This Spring ’23, students had the opportunity to work with organizations from Antigua, Guatemala, traveling there during Spring break to meet their clients in person and have a better understanding of the social entrepreneurship ecosystem.
Below, some students share their thoughts on their overall experience in the class.

I thought we approached the business with the correct amount of skepticism. I often take basic business operations for granted and so I recognized I needed to be more questioning after the PP class time. I thought the case selection did a decent job of opening our minds into what could be possible “impact” for a company.

Will Cook

I think getting to see the way social enterprises operate within the legal, political, and socioeconomic structures in low/middle-income countries was really interesting to see firsthand. I gained a better understanding of the challenges they face compared to American startups, including the tradeoffs that come with making social impact (ex: balancing local employment with negative environmental impact)

Taylor Carty

I was so grateful to get to meet my client in person and visit some of their beneficiaries in their homes. I was able to understand their operations and the challenges they face much better than if they were just described to me over a call.
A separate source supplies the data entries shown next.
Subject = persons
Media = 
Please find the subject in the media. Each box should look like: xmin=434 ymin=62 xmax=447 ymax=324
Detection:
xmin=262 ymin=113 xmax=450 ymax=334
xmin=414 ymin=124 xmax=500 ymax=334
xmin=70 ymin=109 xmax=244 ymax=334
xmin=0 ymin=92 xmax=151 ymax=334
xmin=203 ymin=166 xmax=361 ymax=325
I felt lucky to get to learn about the unique situation of those in poverty in Guatemala from those living it daily and feel that this experience will help me to ask better, more informed questions of those I am trying to help in the future.

Jenny Main

First, the value of cross-cultural understanding and respect in promoting a positive and respectful environment during the immersion experience. Also, it has provided valuable insights and experiences that can be applied to future projects and foster a greater understanding of social entrepreneurship and sustainable development in the global context.